Panama Papers Panama Papers: Nun ist auch Islands Präsident in Not

Islands Präsident Ólafur Ragnar Grímsson will eigentlich für eine weitere Amtszeit kandidieren.

(Foto: Thibault Camus/AP)

Gerade hatte er noch in einem Interview behauptet, seine Familie habe mit Briefkastenfirmen nichts zu tun. Die Panama Papers zeigen nun, dass es doch eine Offshore-Verbindung gibt.

Von Silke Bigalke

Vor nur einer Woche hat Ólafur Ragnar Grímsson erklärt, er werde doch wieder als Islands Präsident kandidieren, weil sein Land nach dem Skandal um die Panama Papers und dem Rücktritt des Ministerpräsidenten Stabilität brauche. Nun hat der 72-Jährige selbst Probleme wegen einer Offshore-Firma. Die Eltern seiner Frau Dorrit Moussaieff, der First Lady Islands, besaßen ein Juweliergeschäft in Großbritannien und hielten über dieses Anteile an der Briefkastenfirma Lasca Finance Limited auf den Britischen Jungferninseln. Aufgesetzt wurde die Offshore-Firma von der Kanzlei Mossack Fonseca aus Panama. Das zeigen Recherchen der Süddeutschen Zeitung und von Reykjavík Media.

Noch am Freitag hatte Ólafur Ragnar Grímsson in einem CNN-Interview erklärt, weder er noch seine Frau oder Familie hätten je Offshore-Konten besessen. Auf die Frage, ob die Panama Papers etwas über ihn oder seine Familie enthüllen könnten, antwortete er: "Nein, nein, nein, nein, das wird nicht der Fall sein." Auf Anfrage der SZ erklärte Grímsson nun, weder er noch seine Frau hätten von der Firma gewusst oder je zuvor davon gehört.

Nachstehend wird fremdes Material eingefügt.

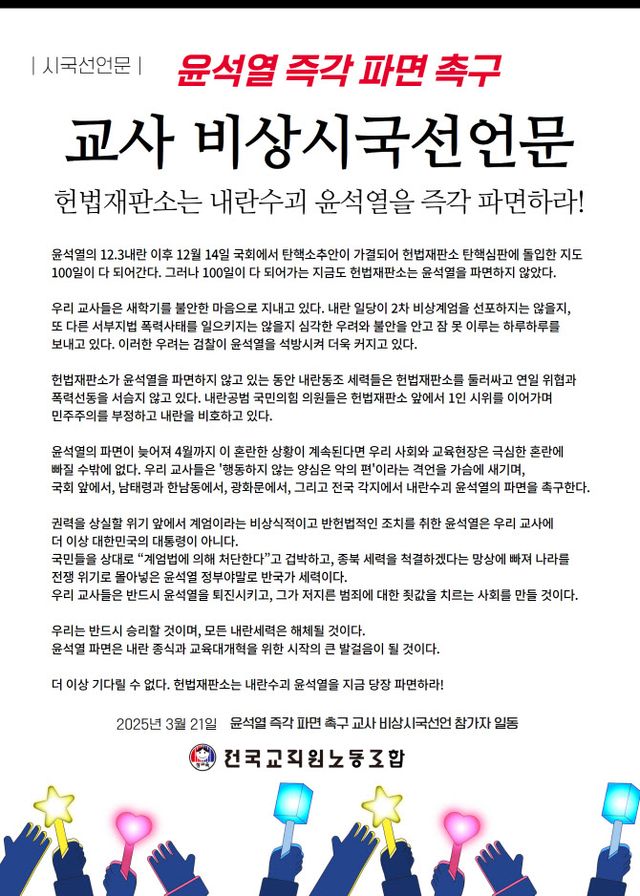 | 시국선언문 | 윤석열 즉각 파면 촉구

교사 비상시국선언문

헌법재판소는 내란수괴 윤석열을 즉각 파면하라!

윤석열의 12.3내란 이후 12월 14일 국회에서 탄핵소추안이 가결되어 헌법재판소 탄핵심판에 돌입한 지도 100일이 다 되어간다. 그러나 100일이 다 되어가는 지금도 헌법재판소는 윤석열을 파면하지 않았다.

우리 교사들은 새학기를 불안한 마음으로 지내고 있다. 내란 일당이 2차 비상계엄을 선포하지는 않을지, 또 다른 서부지법 폭력사태를 일으키지는 않을지 심각한 우려와 불안을 안고 잠 못 이루는 하루하루를 보내고 있다. 이러한 우려는 검찰이 윤석열을 석방시켜 더욱 커지고 있다.

헌법재판소가 윤석열을 파면하지 않고 있는 동안 내란동조 세력들은 헌법재판소를 둘러싸고 연일 위협과 폭력선동을 서슴지 않고 있다. 내란공범 국민의힘 의원들은 헌법재판소 앞에서 1인 시위를 이어가며 민주주의를 부정하고 내란을 비호하고 있다.

윤석열의 파면이 늦어져 4월까지 이 혼란한 상황이 계속된다면 우리 사회와 교육현장은 극심한 혼란에 빠질 수밖에 없다. 우리 교사들은 '행동하지 않는 양심은 악의 편'이라는 격언을 가슴에 새기며, 국회 앞에서, 남태령과 한남동에서, 광화문에서, 그리고 전국 각지에서 내란수괴 윤석열의 파면을 촉구한다.

권력을 상실할 위기 앞에서 계엄이라는 비상식적이고 반헌법적인 조치를 취한 윤석열은 우리 교사에 더 이상 대한민국의 대통령이 아니다.
국민들을 상대로 "계엄법에 의해 처단한다"고 겁박하고, 종북 세력을 척결하겠다는 망상에 빠져 나라를 전쟁 위기로 몰아넣은 윤석열 정부야말로 반국가 세력이다.
우리 교사들은 반드시 윤석열을 퇴진시키고, 그가 저지른 범죄에 대한 죗값을 치르는 사회를 만들 것이다.

우리는 반드시 승리할 것이며, 모든 내란세력은 해체될 것이다.
윤석열 파면은 내란 종식과 교육대개혁을 위한 시작의 큰 발걸음이 될 것이다.

더 이상 기다릴 수 없다. 헌법재판소는 내란수괴 윤석열을 지금 당장 파면하라!

2025년 3월 21일 윤석열 즉각 파면 촉구 교사 비상시국선언 참가자 일동

전국교직원노동조합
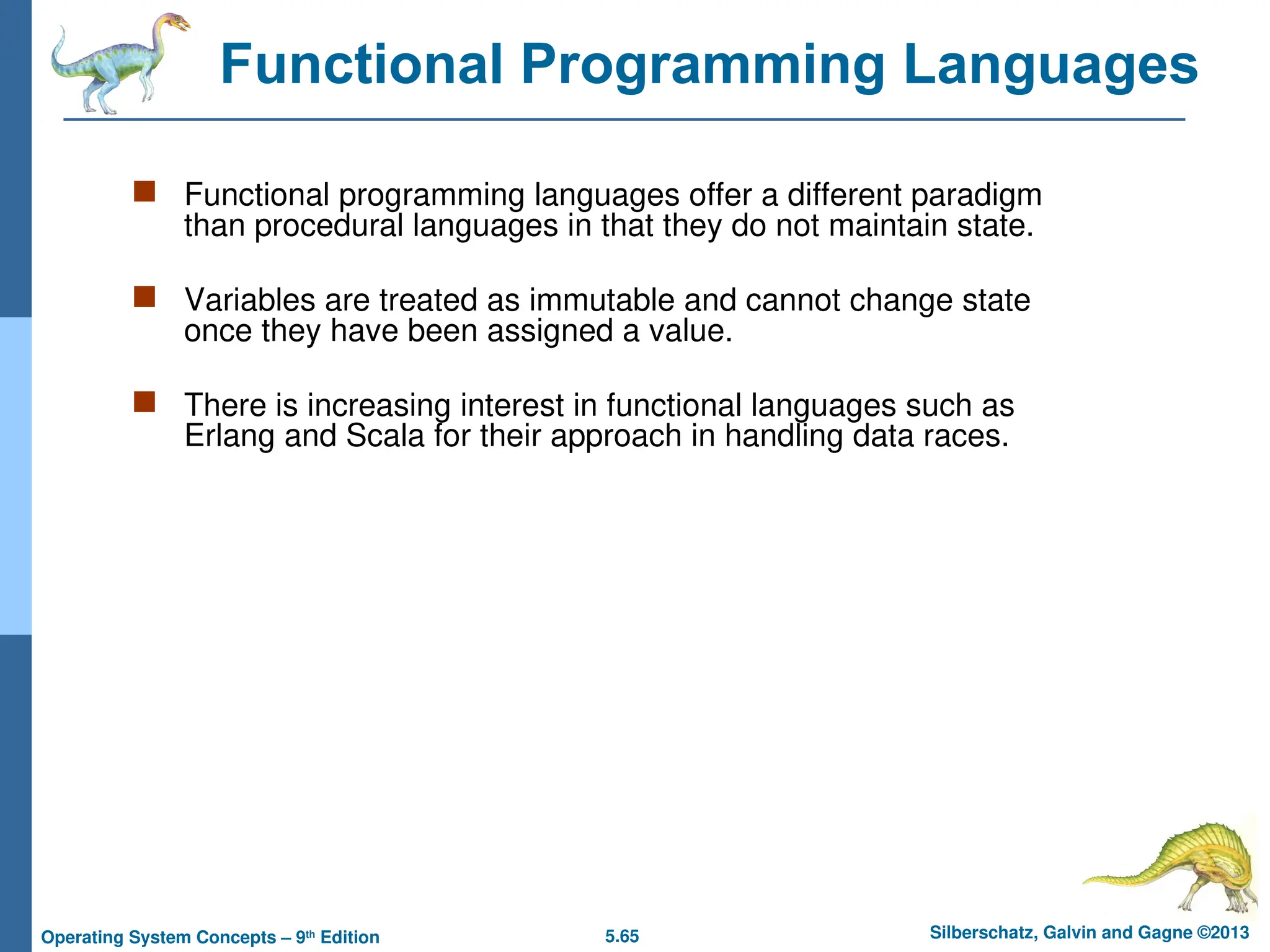 Functional Programming Languages

Functional programming languages offer a different paradigm than procedural languages in that they do not maintain state.

Variables are treated as immutable and cannot change state once they have been assigned a value.

There is increasing interest in functional languages such as Erlang and Scala for their approach in handling data races.

Operating System Concepts – 9th Edition

5.65

Silberschatz, Galvin and Gagne ©2013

Der Vater der First Lady sei bereits verstorben, die Mutter habe keine Erinnerung daran. Die Antwort des Präsidenten in dem Interview sei daher korrekt gewesen.

Ólafur Ragnar Grímsson ist seit 20 Jahren Präsident - länger als jeder seiner Vorgänger. An Neujahr hatte er erklärt, er werde im Juni nicht erneut kandidieren. Er änderte seine Meinung, nachdem der isländische Premier Sigmundur Davíð Gunnlaugsson wegen der Panama-Enthüllungen zurücktreten musste. Gunnlaugsson sowie zwei seiner Minister hatten Anteile an Offshore-Firmen besessen und diese als Mitglieder des Parlaments nicht offengelegt. Im Herbst soll es daher vorgezogene Parlamentswahlen geben. "Nach diesen dramatischen Ereignissen gab es ein starkes Bedürfnis nach Stabilität und Erfahrung, das mich berufen hat, in der folgenden Zeit zu dienen", so Grímsson.